• Source passage:
↓
My latest preprint, “Tangent spheres and integer distances” (arXiv:2606.18569, to appear at CCCG), involves the patterns of external tangencies of circles, spheres or higher-dimensional hyperspheres. You can make a graph whose vertices are a given set of spheres and whose edges are pairs of externally-tangent spheres, and I’d like to understand which graphs are possible. By the circle packing theorem, any planar graph can be represented by interior-disjoint circles in this way, but here I’m not requiring disjointness. So, for instance, you can represent any unit distance graph in the plane (such as the Petersen graph below) by expanding each vertex of the graph into a unit-diameter circle.

Ten unit circles whose tangencies form a Petersen graph

In three dimensions, you can produce spheres whose tangencies form arbitrarily large complete bipartite graphs \(K_{n,n}\) by placing \(n\) spheres interior to a torus, like a ball-bearing race or those cat toys with balls rolling around a toroidal track, and another \(n\) spheres tangent to them, centered on the axis of the torus. And by a form of Descartes’ theorem, any four mutually tangent spheres (a \(K_4\) graph of tangencies) can be completed to a \(K_5\) in two different ways, but the two added spheres are not tangent to each other, so one cannot form a \(K_6\) graph.

A giant ball bearing race with Konrad Österström sitting inside it, at the the Göteborgs Jubilee exhibition, 1923

Given these examples, you might think that it is the high local connectivity of the complete graph \(K_6\) that makes it unrealizable, and the local independence of the complete bipartite graph \(K_{n,n}\) (each vertex has an independent set of neighbors) that makes it realizable. But things are more subtle than that. For every odd \(k\) I can prove the existence of a graph in which each vertex has an independent set of six neighbors, the shortest odd cycle has length \(k\), and there is no realization as a subgraph of external tangencies in \(\mathbb{R}^3\).
↑
• Brief 1:
Answer these questions from the text on tangent spheres:
(a) What is the arXiv number of the preprint?
(b) Which graph do the tangencies of the ten unit circles form?
(c) In what year was the giant ball bearing race shown at the Göteborgs Jubilee exhibition?
• Brief 2:
Carry on the text about tangent spheres, starting right after its final sentence.
The data below plays no part in this work.

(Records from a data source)
↓
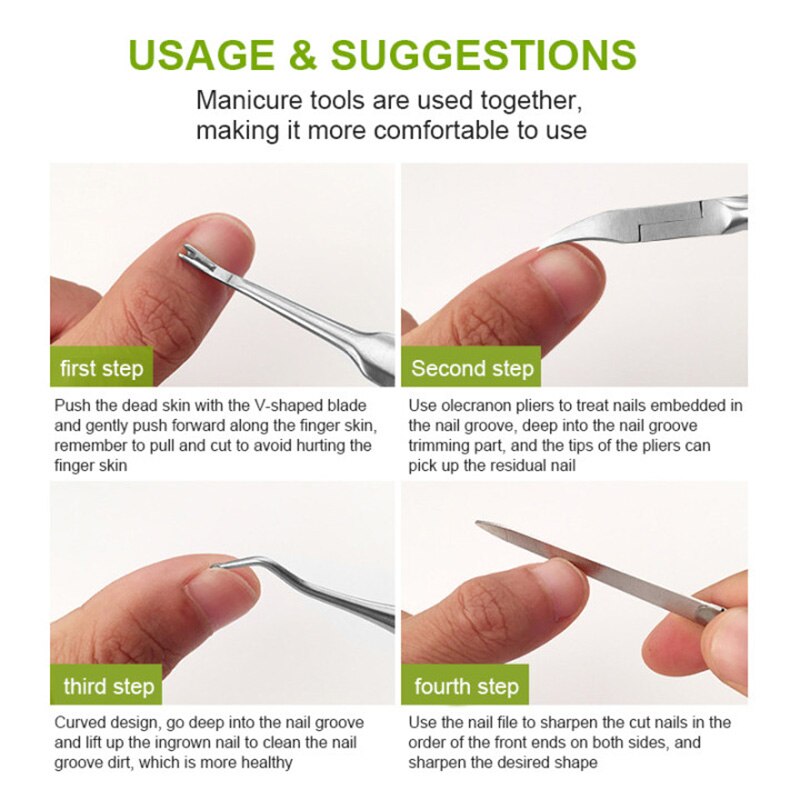 USAGE & SUGGESTIONS

Manicure tools are used together, making it more comfortable to use

first step

Push the dead skin with the V-shaped blade and gently push forward along the finger skin, remember to pull and cut to avoid hurting the finger skin

Second step

Use olecranon pliers to treat nails embedded in the nail groove, deep into the nail groove trimming part, and the tips of the pliers can pick up the residual nail

third step

Curved design, go deep into the nail groove and lift up the ingrown nail to clean the nail groove dirt, which is more healthy

fourth step

Use the nail file to sharpen the cut nails in the order of the front ends on both sides, and sharpen the desired shape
↑
• Task output 1:
(a) arXiv:2606.18569
(b) A Petersen graph
(c) 1923

• Task output 2:
This follows from the main lemma in the paper: if a system of spheres or hyperspheres in \(\mathbb{R}^d\) has external tangencies that include a subgraph of the form \(K_{a,b}\), with both \(a\) and \(b\) having at least three spheres, then the sets of spheres on each of the two sides of this bipartite graph have centers that lie on a hyperplane. This is trivial in two dimensions (no such system can exist because it would lead to a planar drawing of \(K_{3,3}\)) but as we have seen, even three-dimensional spheres can have arbitrarily large complete bipartite graphs. Another famous system of spheres, Soddy’s hexlet, has a \(K_{3,6}\) subgraph, and spheres with the tangency graph \(K_{2,2,2,2}\) have many \(K_{4,4}\) subgraphs. (The image below shows Soddy’s hexlet in a form where two of the spheres have degenerated to flat planes.) The lemma applies to these configurations and proves that the subsets of spheres on each side of each bipartition have coplanar centers. The paper then uses this lemma to prove that in localization from differences of distances to landmarks (as used by GPS), any four non-coplanar landmarks suffice, and to generalize the Erdős–Anning theorem, that Euclidean point sets with integer distances are finite or collinear, to arbitrary-dimensional hyperbolic spaces.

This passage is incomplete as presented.